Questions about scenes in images
————
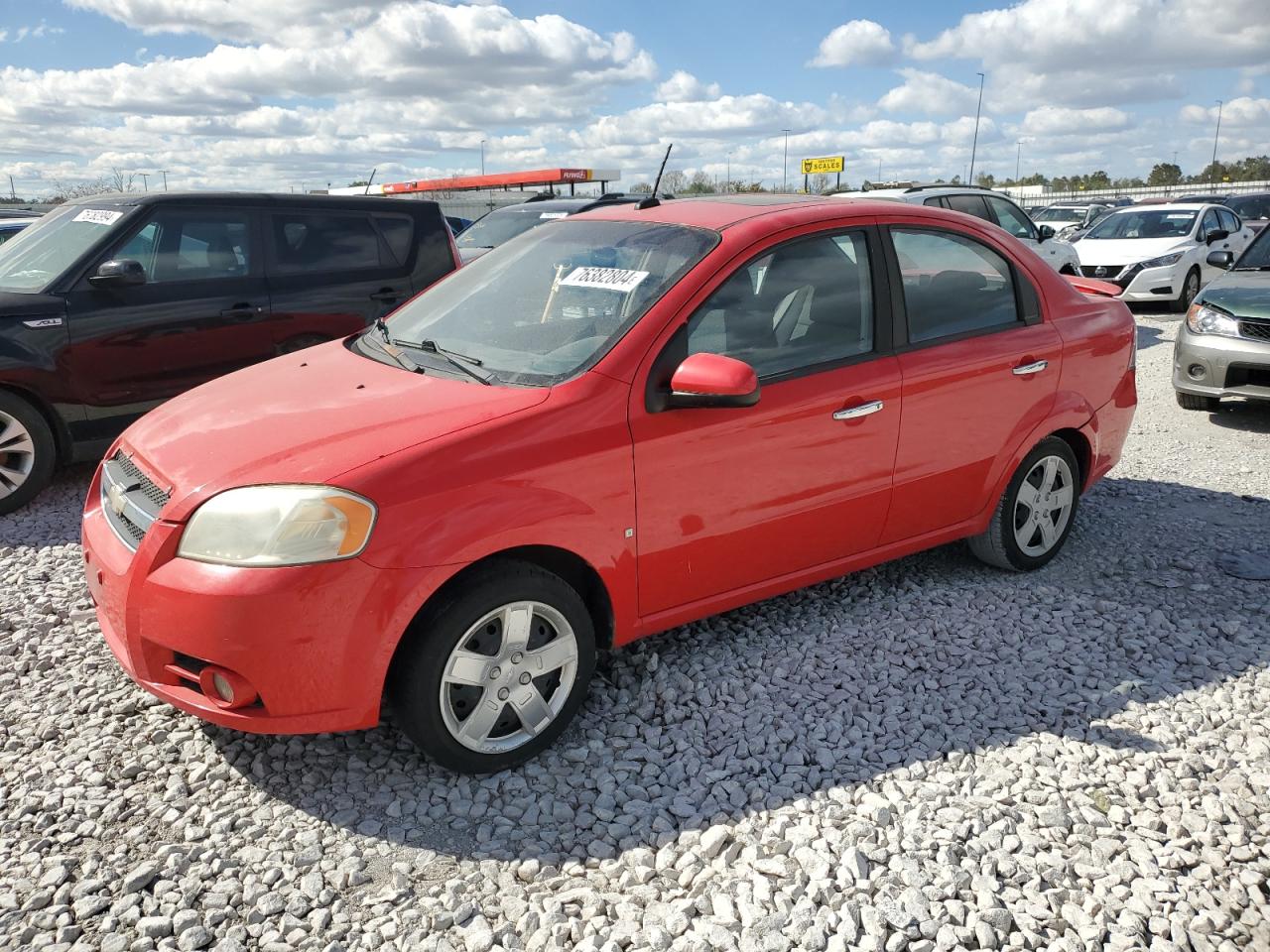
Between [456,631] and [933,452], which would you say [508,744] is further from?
[933,452]

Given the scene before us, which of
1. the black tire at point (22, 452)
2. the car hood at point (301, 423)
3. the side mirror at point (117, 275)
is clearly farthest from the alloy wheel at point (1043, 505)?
the black tire at point (22, 452)

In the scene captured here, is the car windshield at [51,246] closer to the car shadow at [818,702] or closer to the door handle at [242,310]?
the door handle at [242,310]

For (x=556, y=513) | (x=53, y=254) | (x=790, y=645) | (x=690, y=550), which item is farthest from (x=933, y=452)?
(x=53, y=254)

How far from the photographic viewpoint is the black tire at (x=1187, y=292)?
1372 cm

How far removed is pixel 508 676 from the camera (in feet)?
10.1

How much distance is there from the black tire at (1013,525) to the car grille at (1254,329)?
3658 mm

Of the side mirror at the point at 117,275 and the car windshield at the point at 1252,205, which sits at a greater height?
the side mirror at the point at 117,275

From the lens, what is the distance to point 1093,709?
3.54 m

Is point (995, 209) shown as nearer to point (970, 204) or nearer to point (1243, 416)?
point (970, 204)

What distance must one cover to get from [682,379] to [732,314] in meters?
0.49

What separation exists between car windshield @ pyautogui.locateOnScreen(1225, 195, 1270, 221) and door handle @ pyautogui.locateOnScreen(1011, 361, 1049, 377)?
941 inches

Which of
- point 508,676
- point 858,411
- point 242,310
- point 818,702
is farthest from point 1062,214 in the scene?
point 508,676

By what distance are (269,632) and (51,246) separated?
195 inches

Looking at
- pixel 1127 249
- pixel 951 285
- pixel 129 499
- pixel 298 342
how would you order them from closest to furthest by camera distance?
pixel 129 499 → pixel 951 285 → pixel 298 342 → pixel 1127 249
————
§ **TASK INSTRUCTIONS**
Can you edit the records starting at the line that contains "From the lens, what" and ending at the last line of the records, replacing "farthest" with "furthest" and changing nothing else, then return only those lines?

§ **ANSWER TO THIS PROBLEM**
From the lens, what is the distance to point 1093,709?
3.54 m

Is point (995, 209) shown as nearer to point (970, 204) or nearer to point (1243, 416)?
point (970, 204)

What distance must one cover to get from [682,379] to [732,314] in meters?
0.49

What separation exists between car windshield @ pyautogui.locateOnScreen(1225, 195, 1270, 221) and door handle @ pyautogui.locateOnScreen(1011, 361, 1049, 377)?
941 inches

Which of
- point 508,676
- point 858,411
- point 242,310
- point 818,702
is furthest from point 1062,214 in the scene?
point 508,676

By what distance are (269,632) and (51,246) separated?
195 inches

Looking at
- pixel 1127 249
- pixel 951 285
- pixel 129 499
- pixel 298 342
how would you order them from closest to furthest by camera distance?
pixel 129 499 → pixel 951 285 → pixel 298 342 → pixel 1127 249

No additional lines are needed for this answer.